- **Task to complete**:
Would you please repeat exactly the entries below, starting at the line with "Zakończyła się budowa" and ending at the line with "Flower earrings sales", and nothing outside that range? Leave out the pictures.

- **Material provided**:
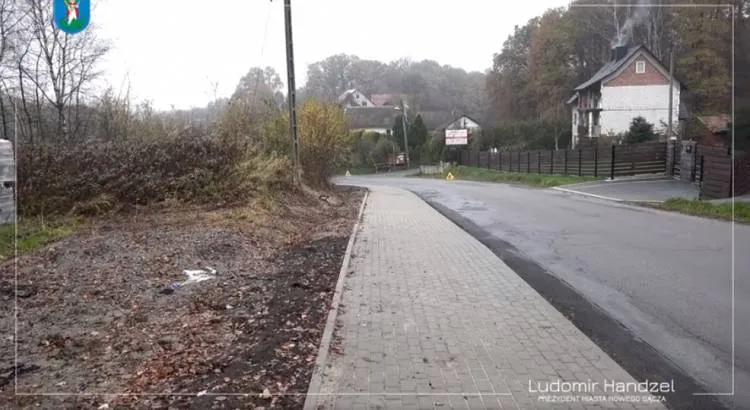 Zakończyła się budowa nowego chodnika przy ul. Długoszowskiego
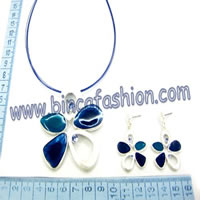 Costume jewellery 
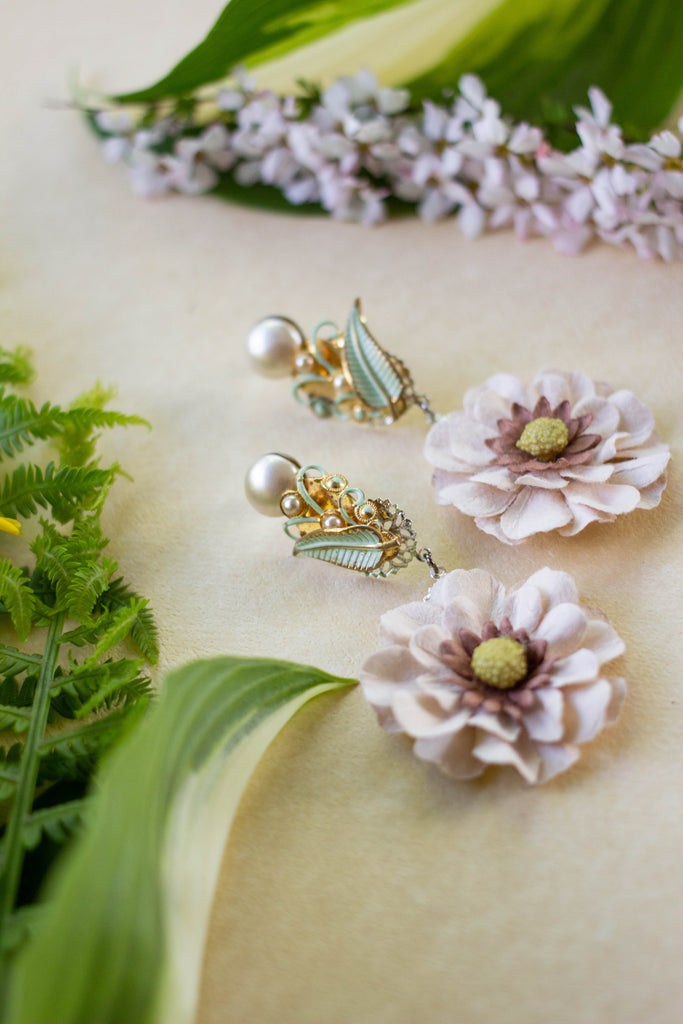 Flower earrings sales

---

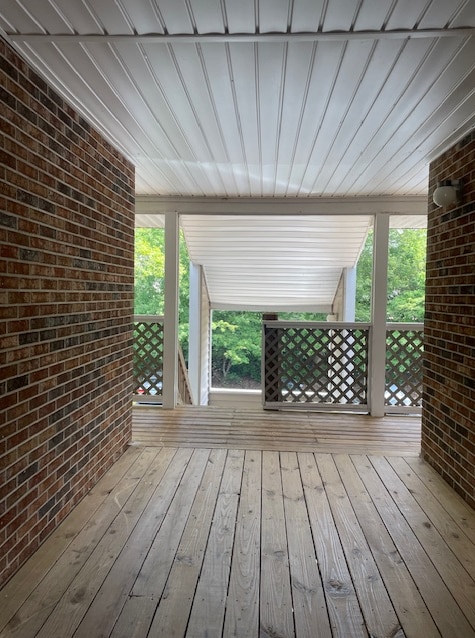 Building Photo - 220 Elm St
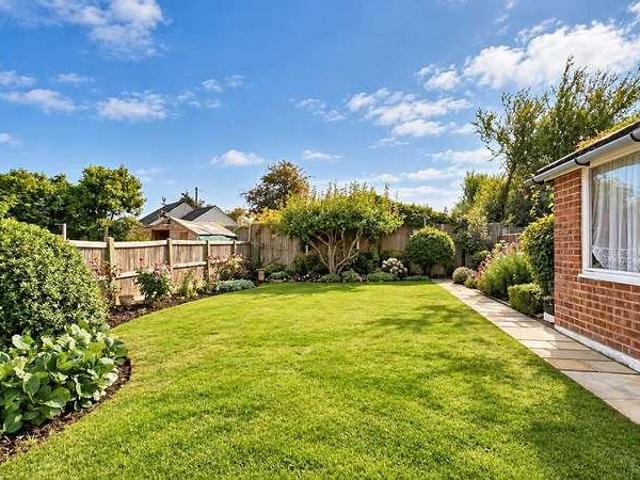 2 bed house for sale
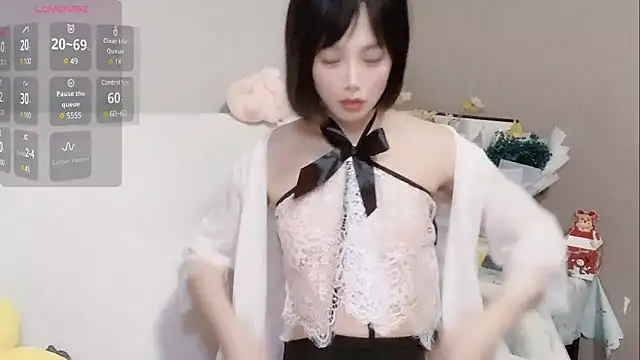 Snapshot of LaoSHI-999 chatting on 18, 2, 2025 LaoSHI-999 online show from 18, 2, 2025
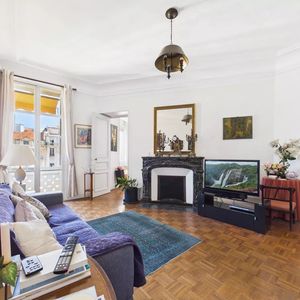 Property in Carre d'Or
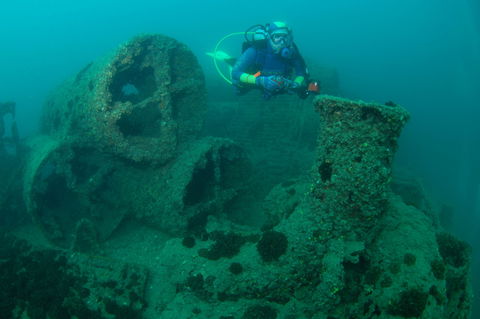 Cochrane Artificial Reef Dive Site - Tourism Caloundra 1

--

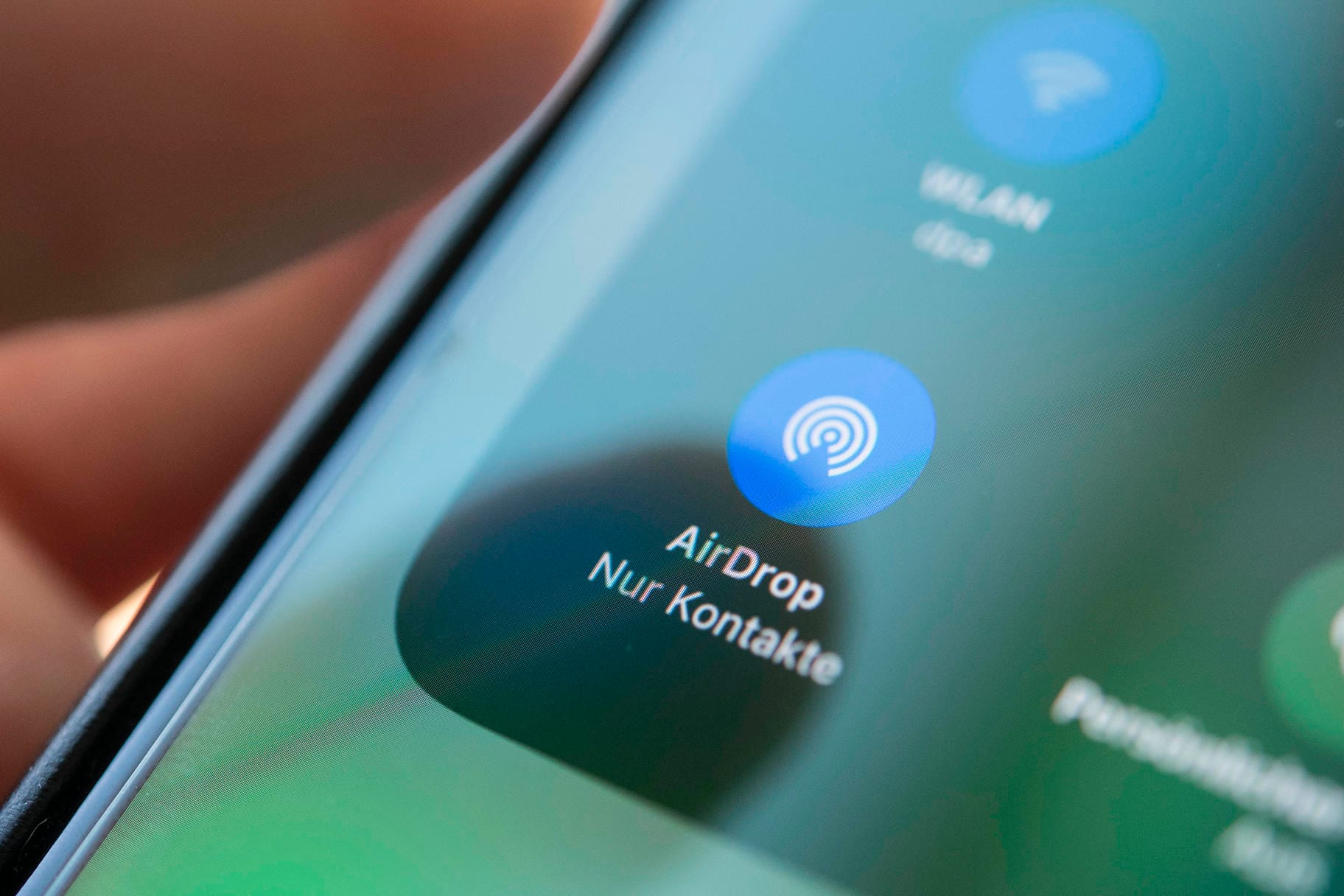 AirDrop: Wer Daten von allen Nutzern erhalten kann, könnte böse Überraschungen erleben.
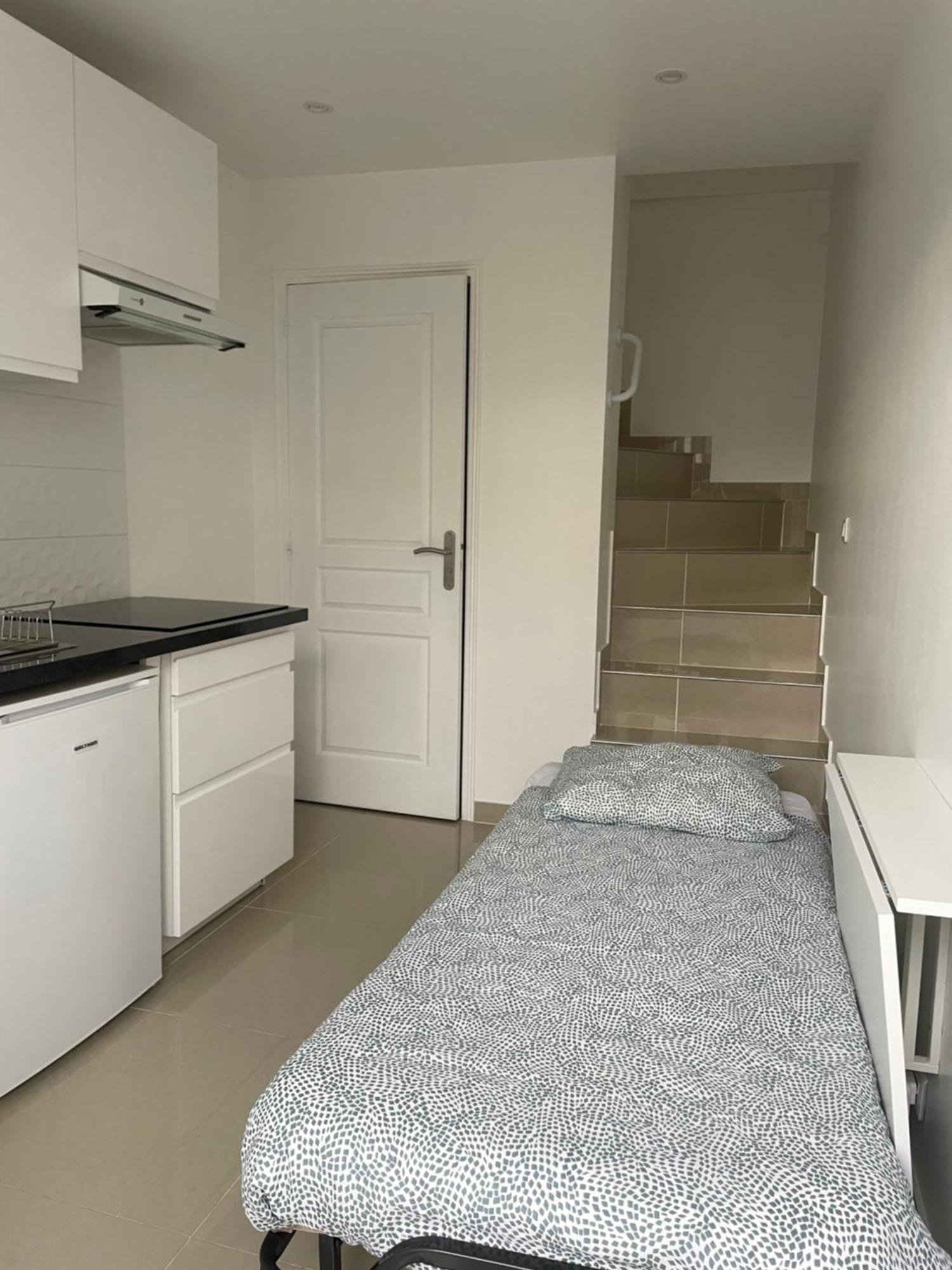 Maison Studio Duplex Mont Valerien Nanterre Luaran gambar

- **Response for this exercise**:
 Zakończyła się budowa nowego chodnika przy ul. Długoszowskiego
 Costume jewellery 
 Flower earrings sales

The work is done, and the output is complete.